Los Angeles Times

Stocks decline; EBay slumps 11%

- Associated press

A day of mostly listless trading on Wall Street ended Thursday with U.S. stocks giving back modest gains from the day before.

Telecom stocks declined the most, weighed down by a slide in shares of AT&T, Sprint and other phone companies. Only healthcare stocks eked out a gain. The broad slide snapped a twoday winning streak for the market. Energy futures and precious metals also fell.

Investors mostly waded through another round of earnings reports. Although some firms turned in disappoint­ing results, most of those that have posted earnings so far beat financial analysts' expectatio­ns, said JJ Kinahan, chief strategist at TD Ameritrade.

The major stock indexes are all up for the week.

About 15% of the companies in the Standard & Poor’s 500 have reported quarterly results so far this earnings period. Of those, more than 80% have turned in earnings that beat expectatio­ns, Kinahan said.

Financial companies have been among the best performers so far.

On Thursday, investors bid up shares in American Express, which reported better-than-expected earnings and raised its annual outlook. The stock was the biggest gainer in the S&P 500, climbing 9% to $66.78.

Toy maker Mattel rose 6% to $32.46 after it reported strong earnings.
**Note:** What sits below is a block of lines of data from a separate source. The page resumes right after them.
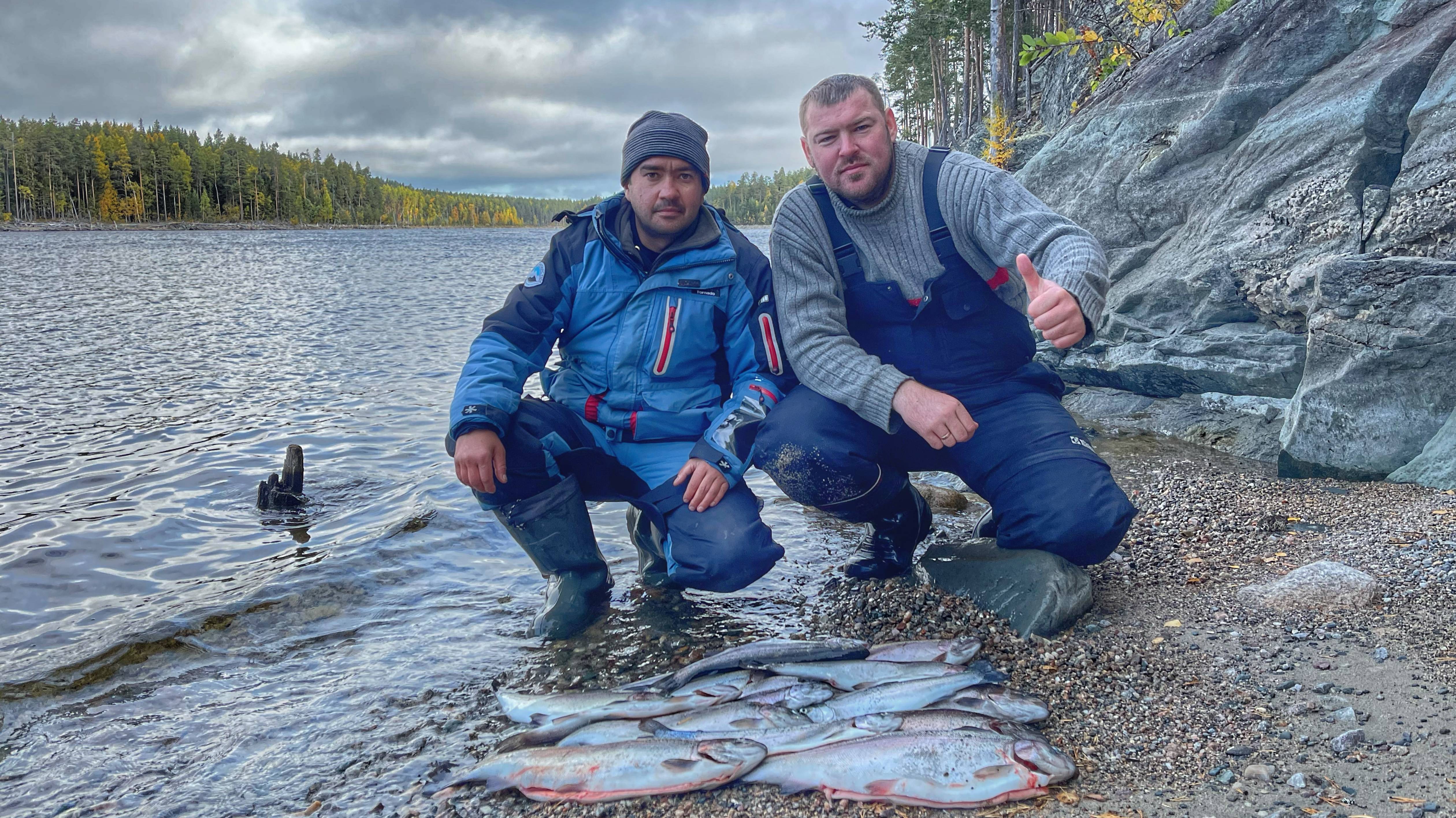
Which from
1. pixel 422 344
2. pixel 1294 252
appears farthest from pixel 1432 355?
pixel 422 344

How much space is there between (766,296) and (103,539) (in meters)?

Several other companies’ results failed to impress.

EBay slumped 10.8% to $29.02 after the e-commerce giant reported disappoint­ing fourth-quarter results. The stock was the biggest decliner in the S&P 500.

Union Pacific fell 6.7% to $90.64 after the railroad operator said weak demand for consumer goods had dampened its freight and coal shipments volume.

Traders also weighed some new economic data. The Labor Department said weekly applicatio­ns for jobless benefits rose to the highest level in five weeks, though it stayed near a 43year low. The National Assn. of Realtors said September sales of previously owned homes rose 3.2% from August to a seasonally adjusted annual rate of 5.47 million, the strongest since June.

Benchmark U.S. crude fell 2.3% to $50.43 a barrel. Brent crude, used to price internatio­nal oils, slid 2.4% to $51.38 a barrel. Wholesale gasoline fell 2 cents to $1.49 a gallon. Heating oil fell 3 cents to $1.56 a gallon. Natural gas fell 3 cents to $3.14 per 1,000 cubic feet.

Gold fell $2.40 to $1,267.50 an ounce. Silver fell 11 cents to $17.55 an ounce. Copper was little changed at $2.10 a pound. Bond prices were little changed. The yield on the 10-year Treasury note held steady at 1.75%.

The dollar rose to 103.96 yen from Wednesday’s 103.39 yen, while the euro weakened to $1.0928 from $1.2275.